How to use the STACKIT DNS extension with your cluster

This tutorial guides you through the necessary steps to enable the STACKIT DNS extension on your STACKIT Kubernetes Engine (SKE) cluster. Activating this extension allows for the automatic synchronization of your Kubernetes Services and Ingresses with your managed DNS zones in STACKIT DNS, eliminating manual record keeping.

What is the STACKIT DNS extension?

STACKIT DNS is a managed service to host your external DNS zones, allowing you to easily create resource records that are automatically globally distributed leveraging Anycast DNS. See more on how to get started with STACKIT DNS in the documentation.

The STACKIT DNS extension bridges the gap between SKE and STACKIT DNS. When exposing your Services and Ingresses you likely want to make them discoverable via DNS. It can be tedious to keep your exposed IPs and DNS records in sync. This is where STACKIT DNS extension comes into play. By deploying a fully managed ExternalDNS deployment in your cluster’s control plane all required DNS records are created, updated and cleaned up for you to make your deployments available via DNS.

Learn more on how ExternalDNS works or get started with the STACKIT DNS extension in the section below.

How to use the STACKIT DNS extension

To benefit from automation provided by the STACKIT DNS extension follow these steps:

• Create a primary STACKIT DNS zone.
• Activate the STACKIT DNS extension on your SKE cluster.
• Expose an application via Service or ingress.

Create a primary STACKIT DNS zone

You need a primary STACKIT DNS zone for the extension to work, which can easily be done via the portal. Read more on how to achieve this in the STACKIT DNS documentation.

Activate the STACKIT DNS extension on your SKE cluster

You can activate the STACKIT DNS extension using the SKE API. You can find out how to connect to the SKE API here.

Once ready to use the SKE API use the following endpoint to activate the extension:

PUT v1/projects/{projectId}/clusters/{clusterName}

In the request body configure the following section:

...
"extensions":
{
    ...
    "dns":
    {

    "enabled": true,
    "zones":
    [
    "<your-dns-zone>"
    ]
  }
  ...
},

The field zones acts as a filter and is optional. When not defining a zone for which the STACKIT DNS extension is activated, the extension will try to sync DNS records for all exposed addresses. You can use wildcards when defining a zone, for example *.example.runs.on.stackit.cloud. Please note that due to technical reasons wildcards are replaced with x-stackit-dns-wildcard for the created A- and TXT-Records inside your STACKIT DNS zone. Keep this in mind when handling long domain names.

Expose an application via service or ingress

ExternalDNS will pick up any Service with type=LoadBalancer, type=ExternalName or type=NodePort and all hostnames defined in Ingresses.

For Services ExternalDNS will look for the external-dns.alpha.kubernetes.io/hostname annotation. For Ingresses all hosts defined in the rules are used. For more details please refer to the ExternalDNS documentation.

Example

As a simple showcase take the example Wordpress deployment on SKE.

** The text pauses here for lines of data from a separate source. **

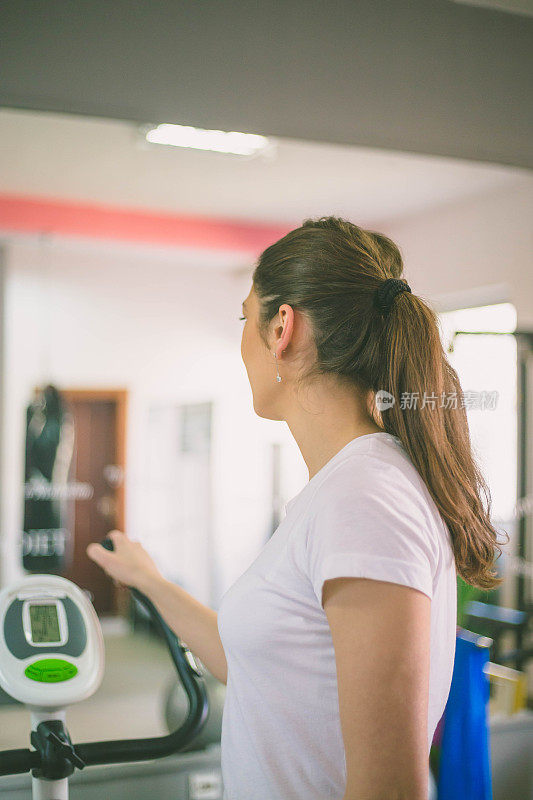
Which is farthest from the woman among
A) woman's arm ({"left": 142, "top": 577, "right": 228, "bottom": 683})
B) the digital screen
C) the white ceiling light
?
the white ceiling light

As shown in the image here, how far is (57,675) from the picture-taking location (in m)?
1.26

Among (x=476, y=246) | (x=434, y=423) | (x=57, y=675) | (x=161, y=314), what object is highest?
(x=476, y=246)

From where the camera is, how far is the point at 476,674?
1998mm

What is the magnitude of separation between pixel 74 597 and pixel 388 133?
4.49ft

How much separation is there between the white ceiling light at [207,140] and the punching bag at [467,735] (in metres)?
1.48

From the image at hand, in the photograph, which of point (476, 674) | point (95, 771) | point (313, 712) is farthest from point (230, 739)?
point (476, 674)

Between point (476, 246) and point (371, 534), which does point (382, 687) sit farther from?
point (476, 246)

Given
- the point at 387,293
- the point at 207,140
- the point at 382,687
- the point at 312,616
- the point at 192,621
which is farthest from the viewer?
the point at 207,140

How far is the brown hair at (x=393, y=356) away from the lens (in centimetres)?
103

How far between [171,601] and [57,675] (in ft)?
0.80

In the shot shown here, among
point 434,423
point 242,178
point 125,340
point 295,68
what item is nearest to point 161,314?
point 125,340

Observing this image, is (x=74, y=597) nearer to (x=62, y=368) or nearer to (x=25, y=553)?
(x=25, y=553)

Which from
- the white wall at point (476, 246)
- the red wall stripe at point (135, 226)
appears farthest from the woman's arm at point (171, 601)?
the white wall at point (476, 246)

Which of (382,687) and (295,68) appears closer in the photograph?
(382,687)
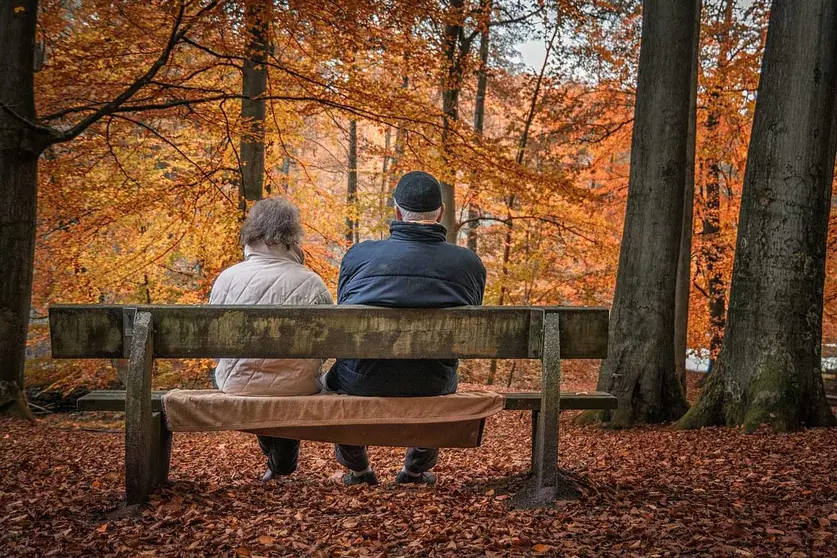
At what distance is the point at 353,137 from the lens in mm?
19094

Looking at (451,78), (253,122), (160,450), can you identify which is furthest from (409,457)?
(451,78)

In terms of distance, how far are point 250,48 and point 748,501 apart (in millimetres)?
7101

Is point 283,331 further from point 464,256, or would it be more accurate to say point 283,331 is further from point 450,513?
point 450,513

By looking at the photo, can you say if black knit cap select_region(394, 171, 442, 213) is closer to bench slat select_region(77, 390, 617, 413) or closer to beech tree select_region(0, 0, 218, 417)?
bench slat select_region(77, 390, 617, 413)

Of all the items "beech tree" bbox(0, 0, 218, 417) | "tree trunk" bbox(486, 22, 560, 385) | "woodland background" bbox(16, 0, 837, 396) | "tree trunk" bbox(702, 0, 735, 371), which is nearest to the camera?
"beech tree" bbox(0, 0, 218, 417)

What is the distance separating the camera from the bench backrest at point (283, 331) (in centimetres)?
325

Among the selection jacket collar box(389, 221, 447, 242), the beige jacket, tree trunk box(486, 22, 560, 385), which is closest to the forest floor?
the beige jacket

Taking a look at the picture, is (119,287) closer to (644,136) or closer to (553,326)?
(644,136)

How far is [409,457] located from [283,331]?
4.17 feet

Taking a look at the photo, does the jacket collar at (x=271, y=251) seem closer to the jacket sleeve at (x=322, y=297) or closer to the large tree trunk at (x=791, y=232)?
the jacket sleeve at (x=322, y=297)

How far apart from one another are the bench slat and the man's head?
3.50ft

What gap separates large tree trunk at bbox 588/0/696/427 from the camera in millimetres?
7078

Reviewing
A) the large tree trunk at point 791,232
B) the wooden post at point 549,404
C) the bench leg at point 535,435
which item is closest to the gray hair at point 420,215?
the wooden post at point 549,404

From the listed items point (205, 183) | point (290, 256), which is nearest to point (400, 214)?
point (290, 256)
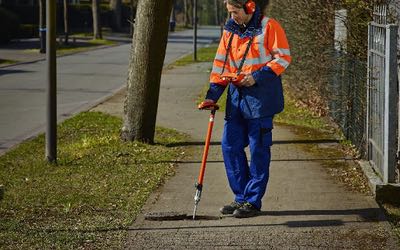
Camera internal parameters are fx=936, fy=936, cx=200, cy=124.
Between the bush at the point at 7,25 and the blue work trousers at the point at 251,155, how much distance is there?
38.1m

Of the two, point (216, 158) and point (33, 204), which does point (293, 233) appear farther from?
point (216, 158)

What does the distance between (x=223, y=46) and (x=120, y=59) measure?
3093 cm

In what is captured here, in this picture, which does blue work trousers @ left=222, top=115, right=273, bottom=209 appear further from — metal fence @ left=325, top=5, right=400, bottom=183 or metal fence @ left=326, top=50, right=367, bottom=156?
metal fence @ left=326, top=50, right=367, bottom=156

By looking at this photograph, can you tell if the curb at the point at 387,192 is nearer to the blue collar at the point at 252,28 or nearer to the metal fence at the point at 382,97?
the metal fence at the point at 382,97

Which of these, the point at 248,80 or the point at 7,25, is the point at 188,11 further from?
the point at 248,80

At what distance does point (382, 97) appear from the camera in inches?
339

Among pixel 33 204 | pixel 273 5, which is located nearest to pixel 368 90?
pixel 33 204

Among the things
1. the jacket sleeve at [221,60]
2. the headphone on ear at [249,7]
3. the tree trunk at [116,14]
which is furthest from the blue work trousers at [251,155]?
the tree trunk at [116,14]

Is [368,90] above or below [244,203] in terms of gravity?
above

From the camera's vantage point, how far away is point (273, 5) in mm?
20172

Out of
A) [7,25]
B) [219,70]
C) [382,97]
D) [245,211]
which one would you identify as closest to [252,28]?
[219,70]

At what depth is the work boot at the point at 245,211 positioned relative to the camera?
7.53 metres

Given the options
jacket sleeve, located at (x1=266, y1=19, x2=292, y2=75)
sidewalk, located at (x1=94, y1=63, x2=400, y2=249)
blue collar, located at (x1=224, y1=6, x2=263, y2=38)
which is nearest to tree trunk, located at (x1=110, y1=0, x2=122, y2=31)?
sidewalk, located at (x1=94, y1=63, x2=400, y2=249)

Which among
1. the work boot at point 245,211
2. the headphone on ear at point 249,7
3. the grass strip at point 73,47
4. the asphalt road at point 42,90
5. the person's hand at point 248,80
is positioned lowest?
the asphalt road at point 42,90
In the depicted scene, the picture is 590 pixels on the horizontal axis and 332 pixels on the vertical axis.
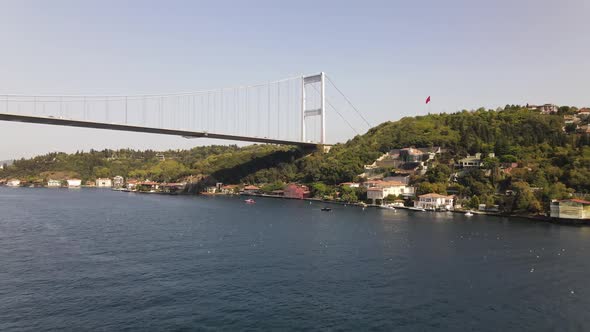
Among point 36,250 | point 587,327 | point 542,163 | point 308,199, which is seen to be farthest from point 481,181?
point 36,250

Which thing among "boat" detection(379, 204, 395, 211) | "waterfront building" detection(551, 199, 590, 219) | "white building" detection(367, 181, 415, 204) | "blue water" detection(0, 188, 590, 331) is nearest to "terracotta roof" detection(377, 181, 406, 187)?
"white building" detection(367, 181, 415, 204)

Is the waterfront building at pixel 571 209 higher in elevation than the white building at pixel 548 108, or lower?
lower

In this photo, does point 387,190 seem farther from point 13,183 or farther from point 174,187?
point 13,183

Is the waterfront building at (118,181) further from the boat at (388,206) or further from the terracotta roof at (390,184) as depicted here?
the boat at (388,206)

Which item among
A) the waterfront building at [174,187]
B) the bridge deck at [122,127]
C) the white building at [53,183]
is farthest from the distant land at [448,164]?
the white building at [53,183]

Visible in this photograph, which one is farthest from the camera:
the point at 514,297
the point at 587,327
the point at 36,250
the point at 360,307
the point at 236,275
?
the point at 36,250

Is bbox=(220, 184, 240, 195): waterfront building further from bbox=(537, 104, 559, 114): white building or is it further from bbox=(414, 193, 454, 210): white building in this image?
bbox=(537, 104, 559, 114): white building

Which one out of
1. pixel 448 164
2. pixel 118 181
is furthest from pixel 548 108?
pixel 118 181

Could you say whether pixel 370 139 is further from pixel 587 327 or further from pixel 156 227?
pixel 587 327
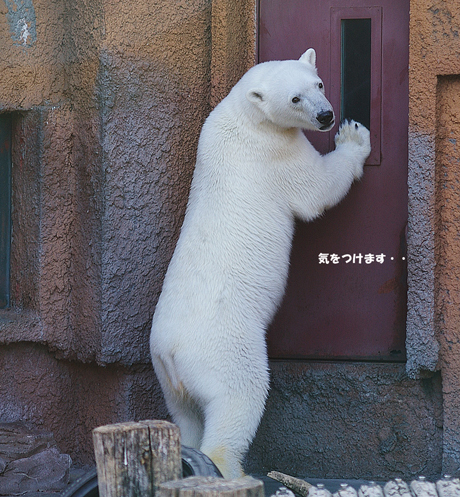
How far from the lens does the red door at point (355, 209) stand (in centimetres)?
356

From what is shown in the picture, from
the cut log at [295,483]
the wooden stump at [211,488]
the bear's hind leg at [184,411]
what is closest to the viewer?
the wooden stump at [211,488]

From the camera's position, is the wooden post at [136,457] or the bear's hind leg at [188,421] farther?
the bear's hind leg at [188,421]

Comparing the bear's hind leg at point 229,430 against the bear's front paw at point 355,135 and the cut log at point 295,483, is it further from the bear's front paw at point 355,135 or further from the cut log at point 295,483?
the bear's front paw at point 355,135

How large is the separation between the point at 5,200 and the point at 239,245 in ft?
4.40

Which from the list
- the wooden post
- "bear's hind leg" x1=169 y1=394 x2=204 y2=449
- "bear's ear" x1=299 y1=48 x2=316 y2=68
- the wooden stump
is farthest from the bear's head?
the wooden stump

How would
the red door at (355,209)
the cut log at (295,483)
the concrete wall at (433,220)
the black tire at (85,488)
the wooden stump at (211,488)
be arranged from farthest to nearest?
the red door at (355,209)
the concrete wall at (433,220)
the cut log at (295,483)
the black tire at (85,488)
the wooden stump at (211,488)

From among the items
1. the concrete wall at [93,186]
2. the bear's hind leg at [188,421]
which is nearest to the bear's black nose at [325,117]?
the concrete wall at [93,186]

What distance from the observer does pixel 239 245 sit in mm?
3045

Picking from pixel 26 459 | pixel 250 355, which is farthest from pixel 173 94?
pixel 26 459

• Create a primary DNS zone. You can use a free <your-domain>.runs.on.stackit.cloud.
• Activate the extension via ske-api, defining

...
"extensions":
{
  ...
  "dns":
  {

   "enabled": true,
   "zones":
   [
    "<your-domain>.runs.onstackit.cloud"
    ]
 }
  ...
},

Make the following change to the Wordpress deployment (notice lines 9-10) and apply it:

...
---
apiVersion: v1
kind: Service
metadata:
  name: wordpress
  labels:
    app: wordpress
  annotations:
    external-dns.alpha.kubernetes.io/hostname: wp.<your-domain>.runs.onstackit.cloud
spec:
  type: LoadBalancer
  ports:
    - name: wordpress
      port: 80
  selector:
    app: wordpress
---
...

After a short time your site can be reached via wp.<your-domain>.runs.on.stackit.cloud.